··· EXTRACTED DATA ···
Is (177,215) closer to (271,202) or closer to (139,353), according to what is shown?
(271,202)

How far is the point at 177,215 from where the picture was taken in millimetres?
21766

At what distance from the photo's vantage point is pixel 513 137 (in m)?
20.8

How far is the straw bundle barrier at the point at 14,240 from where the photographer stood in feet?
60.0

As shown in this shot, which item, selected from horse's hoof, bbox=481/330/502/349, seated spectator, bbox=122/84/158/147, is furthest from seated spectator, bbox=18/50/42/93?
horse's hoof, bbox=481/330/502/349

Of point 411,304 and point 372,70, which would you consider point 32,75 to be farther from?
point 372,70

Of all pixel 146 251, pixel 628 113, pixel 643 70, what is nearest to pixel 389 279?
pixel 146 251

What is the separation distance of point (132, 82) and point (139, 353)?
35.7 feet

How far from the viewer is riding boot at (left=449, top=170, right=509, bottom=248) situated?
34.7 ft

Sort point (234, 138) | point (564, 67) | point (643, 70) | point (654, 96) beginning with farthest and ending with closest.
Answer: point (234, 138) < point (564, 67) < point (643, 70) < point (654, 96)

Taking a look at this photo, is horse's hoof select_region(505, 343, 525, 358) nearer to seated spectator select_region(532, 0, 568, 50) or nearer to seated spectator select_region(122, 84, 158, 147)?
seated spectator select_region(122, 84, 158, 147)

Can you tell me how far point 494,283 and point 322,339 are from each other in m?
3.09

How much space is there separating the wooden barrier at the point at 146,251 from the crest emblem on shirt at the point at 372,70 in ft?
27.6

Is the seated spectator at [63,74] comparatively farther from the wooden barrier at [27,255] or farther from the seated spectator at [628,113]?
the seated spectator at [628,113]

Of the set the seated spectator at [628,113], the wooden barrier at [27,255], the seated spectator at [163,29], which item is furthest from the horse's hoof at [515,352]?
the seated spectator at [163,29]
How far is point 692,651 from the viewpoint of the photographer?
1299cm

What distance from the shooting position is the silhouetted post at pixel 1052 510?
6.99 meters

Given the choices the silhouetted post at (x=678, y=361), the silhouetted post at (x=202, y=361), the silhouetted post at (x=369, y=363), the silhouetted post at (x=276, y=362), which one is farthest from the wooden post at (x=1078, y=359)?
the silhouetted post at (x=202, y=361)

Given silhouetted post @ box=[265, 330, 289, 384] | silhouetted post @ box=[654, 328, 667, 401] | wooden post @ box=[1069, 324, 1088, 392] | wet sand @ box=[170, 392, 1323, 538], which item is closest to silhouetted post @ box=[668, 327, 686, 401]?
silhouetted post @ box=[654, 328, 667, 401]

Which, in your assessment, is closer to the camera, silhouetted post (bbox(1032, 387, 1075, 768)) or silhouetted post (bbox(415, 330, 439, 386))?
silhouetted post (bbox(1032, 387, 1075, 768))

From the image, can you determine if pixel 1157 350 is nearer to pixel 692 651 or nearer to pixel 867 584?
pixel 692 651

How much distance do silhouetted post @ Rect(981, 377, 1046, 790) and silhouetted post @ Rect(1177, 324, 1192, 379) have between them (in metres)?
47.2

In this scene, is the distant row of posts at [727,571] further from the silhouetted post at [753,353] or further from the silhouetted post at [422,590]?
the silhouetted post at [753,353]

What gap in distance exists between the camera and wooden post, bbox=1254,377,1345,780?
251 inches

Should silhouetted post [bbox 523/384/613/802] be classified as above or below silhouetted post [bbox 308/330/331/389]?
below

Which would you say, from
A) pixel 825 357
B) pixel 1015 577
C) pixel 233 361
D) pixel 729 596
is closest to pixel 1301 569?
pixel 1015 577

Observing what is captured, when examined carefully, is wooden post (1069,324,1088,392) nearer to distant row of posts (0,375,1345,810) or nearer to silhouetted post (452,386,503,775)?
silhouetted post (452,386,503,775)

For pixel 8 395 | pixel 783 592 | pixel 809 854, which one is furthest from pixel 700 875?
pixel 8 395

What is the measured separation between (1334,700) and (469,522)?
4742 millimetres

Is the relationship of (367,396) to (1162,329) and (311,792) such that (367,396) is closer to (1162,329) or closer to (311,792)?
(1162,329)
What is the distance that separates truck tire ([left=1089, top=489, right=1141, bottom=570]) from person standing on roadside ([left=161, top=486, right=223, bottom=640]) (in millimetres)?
···
- **WHAT TO PRODUCE**:
Give back exactly the lines from the one containing "Which would you say, from" to the end of the material, both ends included.

- **ANSWER**:
Which would you say, from
A) pixel 825 357
B) pixel 1015 577
C) pixel 233 361
D) pixel 729 596
is closest to pixel 1301 569?
pixel 1015 577

Observing what is captured, when examined carefully, is wooden post (1069,324,1088,392) nearer to distant row of posts (0,375,1345,810) or nearer to silhouetted post (452,386,503,775)?
silhouetted post (452,386,503,775)

For pixel 8 395 | pixel 783 592 | pixel 809 854, which one is furthest from pixel 700 875?
pixel 8 395

What is the measured separation between (1334,700) and (469,522)?
4742 millimetres

Is the relationship of (367,396) to (1162,329) and (311,792) such that (367,396) is closer to (1162,329) or closer to (311,792)?
(1162,329)
What is the distance that separates truck tire ([left=1089, top=489, right=1141, bottom=570]) from person standing on roadside ([left=161, top=486, right=223, bottom=640]) (in millimetres)?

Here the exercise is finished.